Dalla
parte dei burocrati
da Il Sole 24 ore del 22.2.99
Solo i giudici inglesi che si interessano delle controversie amministrative
sono fuori da questo circolo vizioso, ma grazie all’autolimitazione e a
quello strumento peculiare del processo inglese che consente al giudice
di accertare, prima di considerare nel merito la questione, se il ricorrente
ha un interesse sufficiente. Questo accertamento funziona da filtro, ma
è estraneo sia alla tradizione giuridica italiana, sia a quella
della maggior parte dei paesi sviluppati.
Detto della quantità, passo alla qualità della giustizia
assicurata dai Tribunali amministrativi. Questi sono stati soverchiati
da controversie sul pubblico impiego e su urbanistica ed edilizia. Dunque,
sono, in certo senso, stati costretti ad agire da giudici di situazioni
proprietarie (la “proprietà” del posto di lavoro e quella dei suoli).
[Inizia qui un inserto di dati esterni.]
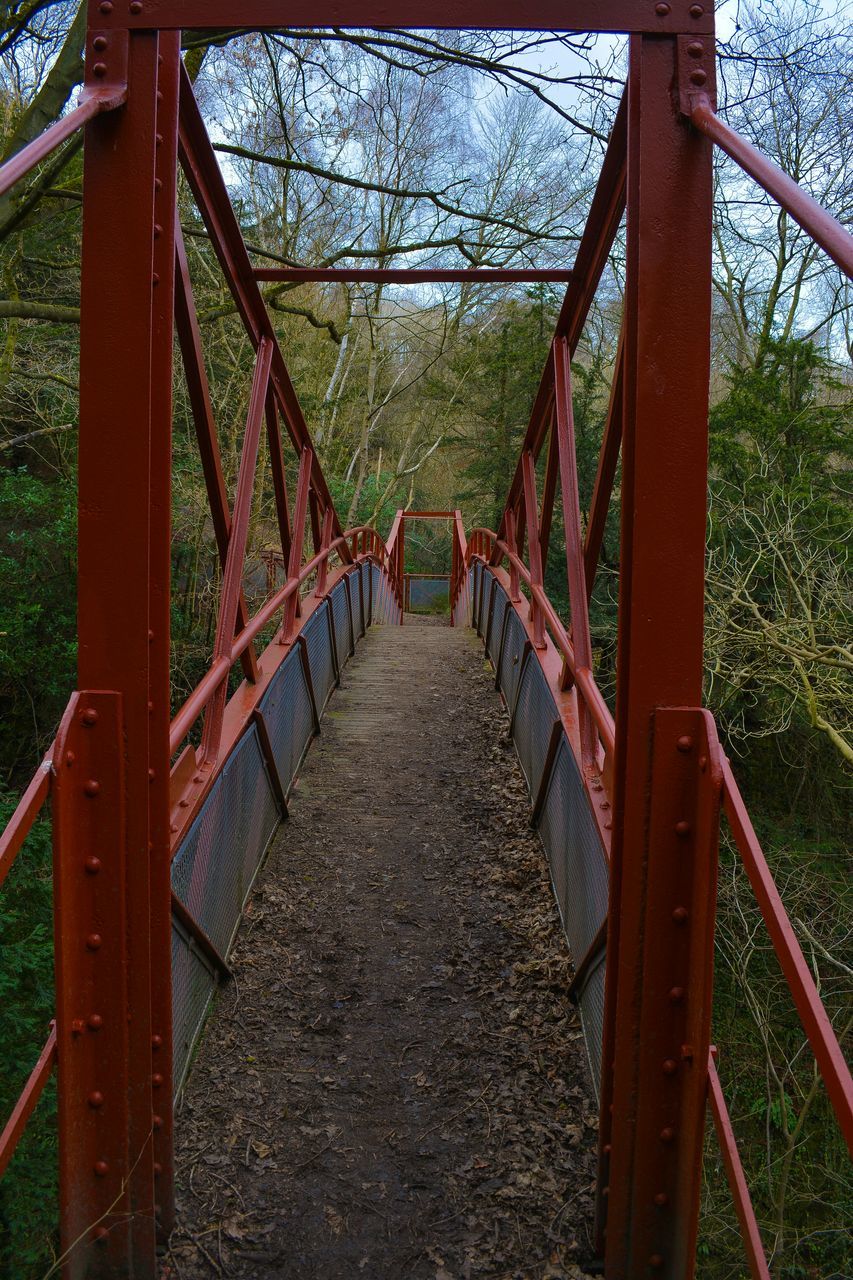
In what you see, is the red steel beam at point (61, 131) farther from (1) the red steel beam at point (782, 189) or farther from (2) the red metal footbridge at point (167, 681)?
(1) the red steel beam at point (782, 189)

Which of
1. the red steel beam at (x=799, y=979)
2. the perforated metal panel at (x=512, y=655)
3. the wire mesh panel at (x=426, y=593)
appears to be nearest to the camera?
the red steel beam at (x=799, y=979)

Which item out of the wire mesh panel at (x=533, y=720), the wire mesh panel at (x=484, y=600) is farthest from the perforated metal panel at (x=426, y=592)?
the wire mesh panel at (x=533, y=720)

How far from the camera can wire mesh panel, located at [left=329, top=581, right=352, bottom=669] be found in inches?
327

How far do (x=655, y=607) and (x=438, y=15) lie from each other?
1.54 metres

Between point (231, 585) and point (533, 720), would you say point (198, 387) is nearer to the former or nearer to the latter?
point (231, 585)

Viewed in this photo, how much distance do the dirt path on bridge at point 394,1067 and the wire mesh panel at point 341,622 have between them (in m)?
2.75

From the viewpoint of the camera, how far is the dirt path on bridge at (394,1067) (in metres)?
2.63

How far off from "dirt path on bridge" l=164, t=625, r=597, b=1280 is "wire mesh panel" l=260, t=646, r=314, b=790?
0.28m

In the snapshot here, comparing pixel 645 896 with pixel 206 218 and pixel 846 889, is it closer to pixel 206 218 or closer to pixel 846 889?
pixel 206 218

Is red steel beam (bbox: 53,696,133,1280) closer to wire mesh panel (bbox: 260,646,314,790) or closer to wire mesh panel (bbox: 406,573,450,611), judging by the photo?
wire mesh panel (bbox: 260,646,314,790)

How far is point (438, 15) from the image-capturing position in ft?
7.55

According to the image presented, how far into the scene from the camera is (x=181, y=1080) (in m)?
3.20

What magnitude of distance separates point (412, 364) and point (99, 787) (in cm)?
2374

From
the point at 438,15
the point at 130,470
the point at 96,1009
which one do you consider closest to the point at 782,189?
the point at 438,15
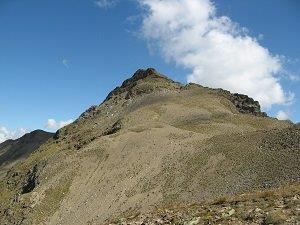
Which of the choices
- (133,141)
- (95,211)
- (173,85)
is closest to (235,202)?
(95,211)

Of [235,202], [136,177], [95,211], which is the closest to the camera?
[235,202]

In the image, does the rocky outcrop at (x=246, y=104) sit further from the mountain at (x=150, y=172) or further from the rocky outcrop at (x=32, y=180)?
the rocky outcrop at (x=32, y=180)

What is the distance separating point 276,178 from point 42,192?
39.1 meters

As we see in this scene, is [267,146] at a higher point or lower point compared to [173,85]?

Sotto la pressione di questo tipo di domanda di giustizia, i Tribunali
amministrativi sono divenuti gli interpreti di alcuni particolari interessi,
in ispecie di quelli che rappresentano le “voci di dentro” delle varie
burocrazie. Insomma, hanno finito per diventare più i tutori dei
dipendenti nei confronti delle pubbliche amministrazioni, meno i garanti
dei cittadini nei riguardi del potere pubblico.
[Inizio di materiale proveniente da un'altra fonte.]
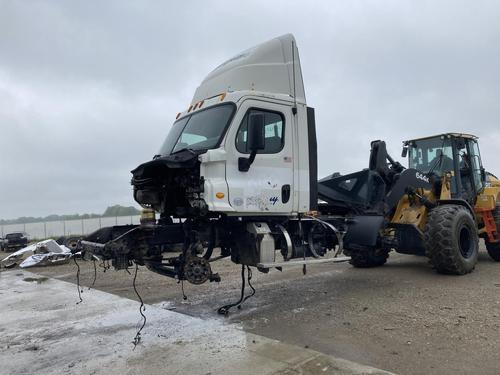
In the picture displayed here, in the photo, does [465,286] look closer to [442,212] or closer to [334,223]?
[442,212]

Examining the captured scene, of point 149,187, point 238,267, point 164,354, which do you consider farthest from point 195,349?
point 238,267

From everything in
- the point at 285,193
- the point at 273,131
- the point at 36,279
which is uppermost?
the point at 273,131

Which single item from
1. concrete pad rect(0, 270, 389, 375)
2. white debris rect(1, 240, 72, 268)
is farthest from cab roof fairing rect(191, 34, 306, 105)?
white debris rect(1, 240, 72, 268)

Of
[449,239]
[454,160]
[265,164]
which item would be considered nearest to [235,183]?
[265,164]

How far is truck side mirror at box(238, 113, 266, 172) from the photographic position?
5816 millimetres

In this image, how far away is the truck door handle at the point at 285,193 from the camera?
6566 mm

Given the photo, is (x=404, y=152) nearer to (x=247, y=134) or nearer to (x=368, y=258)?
(x=368, y=258)

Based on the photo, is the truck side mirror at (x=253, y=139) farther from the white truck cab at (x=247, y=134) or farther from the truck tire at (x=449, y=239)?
the truck tire at (x=449, y=239)

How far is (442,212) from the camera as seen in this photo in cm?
870

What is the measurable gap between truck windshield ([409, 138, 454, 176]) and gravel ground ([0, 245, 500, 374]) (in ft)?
7.67

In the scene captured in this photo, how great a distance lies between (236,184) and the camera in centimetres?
602

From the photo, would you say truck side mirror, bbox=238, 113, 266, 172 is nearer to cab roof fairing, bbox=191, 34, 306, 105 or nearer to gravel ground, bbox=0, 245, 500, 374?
cab roof fairing, bbox=191, 34, 306, 105

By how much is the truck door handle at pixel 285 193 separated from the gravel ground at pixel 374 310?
1.72m

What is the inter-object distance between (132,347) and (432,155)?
8.36 m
Ciò non toglie che il diritto creato dai Tribunali amministrativi
sia stato, complessivamente, buono, almeno tanto buono quanto lo permettevano
l’originaria, affrettata composizione iniziale dei Tribunali, la provenienza
burocratica dei suoi componenti, la qualità complessivamente scadente
dei nostri uffici pubblici e i tempi ristretti con i quali i giudici lavorano.
Questi inconvenienti hanno prodotto, in qualche caso, sentenze ispirate
a una giustizia di cadì o di pascià, in altri casi autentici
errori. Si aggiunga che i Tribunali hanno acquisito lo stile della giustizia
italiana, che produce sentenze per lo più troppo lunghe, sciatte,
che girano più volte intorno ai problemi, piuttosto che affrontarli
e risolverli subito.
Il ritratto dei Tribunali amministrativi non sarebbe completo se non
si aggiungesse che i componenti dei Tribunali, seguendo un andazzo diffuso,
si sono subito organizzati in una combattiva associazione, che non perde
occasione per muoversi a difesa di ogni singola domanda corporativa degli
iscritti. L’associazione è stata particolarmente attiva, da un lato,
nell’appoggiare norme costituzionali limitative del Consiglio di Stato
(in particolare, di separazione delle funzioni consultive da quelle giurisdizionali)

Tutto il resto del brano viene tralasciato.